Cecilia again and warmly attempted to defend them; but Mr Monckton was so positive in his assertions, and so significant in his insinuations to their discredit, that she was at length persuaded she had judged too hastily, and, after thanking him for his counsel, promised not to take any measures towards a removal without his advice.

This was all he desired; and now, enlivened by finding that his influence with her was unimpaired, and that her heart was yet her own, he ceased his exhortations, and turned the discourse to subjects more gay and general, judiciously cautious neither by tedious admonitions to disgust, nor by fretful solicitude to alarm her. He did not quit her till the evening was far advanced, and then, in returning to his own house, felt all his anxieties and disappointments recompensed by the comfort this long and satisfactory conversation had afforded him. While Cecilia, charmed with having spent the morning with her new acquaintance, and the evening with her old friend, retired to rest better pleased with the disposal of her time than she had yet been since her journey from Suffolk.

CHAPTER viii

A TETE A TETE.

The two following days had neither event nor disturbance, except some little vexation occasioned by the behaviour of Sir Robert Floyer, who still appeared not to entertain any doubt of the success of his addresses.
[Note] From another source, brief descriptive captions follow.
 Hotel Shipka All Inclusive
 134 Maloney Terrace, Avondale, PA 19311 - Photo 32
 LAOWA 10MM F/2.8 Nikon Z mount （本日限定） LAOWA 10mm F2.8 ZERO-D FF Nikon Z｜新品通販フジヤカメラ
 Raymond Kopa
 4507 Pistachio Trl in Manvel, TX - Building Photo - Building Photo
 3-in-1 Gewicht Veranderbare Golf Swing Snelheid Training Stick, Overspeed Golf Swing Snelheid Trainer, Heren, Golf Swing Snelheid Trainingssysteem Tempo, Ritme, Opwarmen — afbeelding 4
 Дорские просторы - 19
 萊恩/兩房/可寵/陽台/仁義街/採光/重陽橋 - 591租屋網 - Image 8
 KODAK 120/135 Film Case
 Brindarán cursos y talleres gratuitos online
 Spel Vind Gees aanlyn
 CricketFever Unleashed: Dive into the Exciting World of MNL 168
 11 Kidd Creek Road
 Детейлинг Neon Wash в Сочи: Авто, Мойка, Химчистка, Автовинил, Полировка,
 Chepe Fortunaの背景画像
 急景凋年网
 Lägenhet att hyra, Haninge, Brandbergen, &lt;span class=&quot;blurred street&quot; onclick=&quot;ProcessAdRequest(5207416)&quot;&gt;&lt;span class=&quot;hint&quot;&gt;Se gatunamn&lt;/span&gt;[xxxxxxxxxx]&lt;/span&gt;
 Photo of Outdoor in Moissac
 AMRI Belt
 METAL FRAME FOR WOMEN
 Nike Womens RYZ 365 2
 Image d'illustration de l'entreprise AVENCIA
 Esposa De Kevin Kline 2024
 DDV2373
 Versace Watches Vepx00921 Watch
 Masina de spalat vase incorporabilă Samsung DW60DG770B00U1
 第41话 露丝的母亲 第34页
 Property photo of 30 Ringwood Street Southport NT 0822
This impertinent confidence she could only attribute to the officious encouragement of Mr Harrel, and therefore she determined rather to seek than to avoid an explanation with him. But she had, in the mean time, the satisfaction of hearing from Mr Arnott, who, ever eager to oblige her, was frequent in his enquiries, that Mr Belfield was almost entirely recovered.

On Thursday, according to her appointment, she again went to St James' Square, and being shewn into the drawing-room till dinner was ready, found there only young Mr Delvile.

After some general conversation, he asked her how lately she had had any news of Mr Belfield?

"This morning," she answered, "when I had the pleasure of hearing he was quite recovered. Have you seen him again, sir?"

"Yes madam, twice."

"And did you think him almost well?"

"I thought," answered he, with some hesitation, "and I think still, that your enquiries ought to be his cure."

"O," cried Cecilia, "I hope he has far better medicines: but I am afraid I have been misinformed, for I see you do not think him better."

"You must not, however," replied he, "blame those messengers whose artifice has only had your satisfaction in view; nor should I be so malignant as to blast their designs, if I did not fear that Mr Belfield's actual safety may be endangered by your continual deception."

"What deception, sir? I don't at all understand you. How is his safety endangered?"

"Ah madam!" said he smiling, "what danger indeed is there that any man would not risk to give birth to such solicitude! Mr Belfield however, I believe is in none from which a command of yours cannot rescue him."

"Then were I an hard-hearted damsel indeed not to issue it! but if my commands are so medicinal, pray instruct me how to administer them."

"You must order him to give up, for the present, his plan of going into the country, where he can have no assistance, and where his wound must be dressed only by a common servant, and to remain quietly in town till his surgeon pronounces that he may travel without any hazard."